» **WHAT YOU NEED TO DO**: Edit the pothole article from "Belfast Telegraph" to "out the mess.", replacing "dodgy" with "poorly maintained", and give that passage in full.

Start of SUPPLIED TEXT

Belfast Telegraph

With Northern Ireland's roads going to pot, angry Kieran decides to say it with flowers

By Ivan Little

A Newry man who's had his fill of craters on Northern Ireland's dodgy roads has launched a 'sponsor a pothole' drive to shame the Government into sorting out the mess.

Kieran Hanna's tongue-in-cheek social media campaign has gone viral with a veritable traffic jam of hits online to see a flowering plant he left in his 'sponsored' pothole.

Kieran ran into trouble on the Carrickcruppen Road earlier this week as he drove his daughter Rachel (9) to school in Camlough. He said he didn't see the "massive and lonely" hole which wrecked his tyre - but more problems lay ahead.

"I discovered that the lovely new alloy at the front left side of my Volkswagen Caddy was buckled," said Kieran from the A1 motor auctions firm.

After getting the bill for a new alloy, Kieran decided to put his foot down and the seeds were sown for his floral fightback. He said: "I went to B&Q and bought a nice wee plant to show people that the pothole was there."

He posted pictures of his pothole's potted plant on Facebook with the hashtag #sponsorapothole and the idea took root.

Soon other motorists put up photos of them watering Kieran's plant. And a number of drivers steered in behind his campaign for other road-users to sponsor different potholes.

Kieran, who urged people to "help the roads service until Arlene and Michelle etc get this thing sorted out", said he never expected so many people to back him.

"At the last count there were over 3,500 likes on the Facebook page which had been shared 1,500 times with nearly as many comments," he said.

But Kieran said that, while thousands had seen the funny side, the state of Northern Ireland's roads was no laughing matter.

"The roads are in a terrible state. There are potholes everywhere and the roads service say they don't have the budgets to repair them all," he said.

Kieran had another close encounter with a pothole on the Maytown Road in Newry.

"I had to swerve to avoid a car coming in the opposite direction and it was only after I stopped and looked back that I realised the driver had swerved to avoid a very large pothole," he said.

Recent figures show nearly 2,000 vehicle damage claims were concluded between 2016 and November 2017, with almost £500,000 paid in compensation.

End of SUPPLIED TEXT
Start of DATA UNDER STUDY

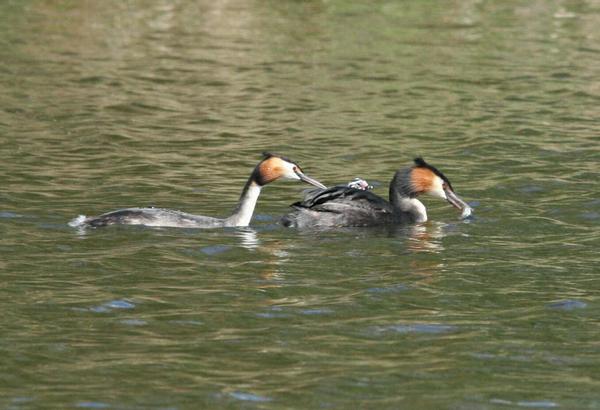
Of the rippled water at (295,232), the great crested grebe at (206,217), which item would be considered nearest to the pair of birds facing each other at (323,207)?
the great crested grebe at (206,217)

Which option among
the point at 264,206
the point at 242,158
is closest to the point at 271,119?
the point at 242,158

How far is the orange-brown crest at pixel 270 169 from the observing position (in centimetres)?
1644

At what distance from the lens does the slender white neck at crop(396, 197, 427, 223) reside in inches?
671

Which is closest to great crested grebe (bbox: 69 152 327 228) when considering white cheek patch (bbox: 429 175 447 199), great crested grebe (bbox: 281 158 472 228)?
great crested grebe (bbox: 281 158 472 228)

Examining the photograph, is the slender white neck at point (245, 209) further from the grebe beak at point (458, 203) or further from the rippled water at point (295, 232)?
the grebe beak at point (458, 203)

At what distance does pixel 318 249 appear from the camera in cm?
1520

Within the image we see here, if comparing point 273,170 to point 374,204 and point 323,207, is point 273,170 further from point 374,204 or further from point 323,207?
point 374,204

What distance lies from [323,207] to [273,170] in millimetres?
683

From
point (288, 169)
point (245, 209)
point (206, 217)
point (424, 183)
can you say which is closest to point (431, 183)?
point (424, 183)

End of DATA UNDER STUDY
Start of DATA UNDER STUDY

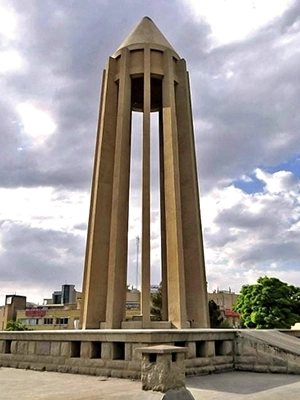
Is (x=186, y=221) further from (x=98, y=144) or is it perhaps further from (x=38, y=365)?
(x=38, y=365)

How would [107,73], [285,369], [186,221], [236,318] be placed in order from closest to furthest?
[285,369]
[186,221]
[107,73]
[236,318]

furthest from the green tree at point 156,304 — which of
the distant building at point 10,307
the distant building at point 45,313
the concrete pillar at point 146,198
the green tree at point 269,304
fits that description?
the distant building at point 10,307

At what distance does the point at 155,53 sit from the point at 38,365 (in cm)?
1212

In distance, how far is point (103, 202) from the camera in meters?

End of DATA UNDER STUDY

» **ANSWER FOR THE TASK**:
Belfast Telegraph

With Northern Ireland's roads going to pot, angry Kieran decides to say it with flowers

By Ivan Little

A Newry man who's had his fill of craters on Northern Ireland's poorly maintained roads has launched a 'sponsor a pothole' drive to shame the Government into sorting out the mess.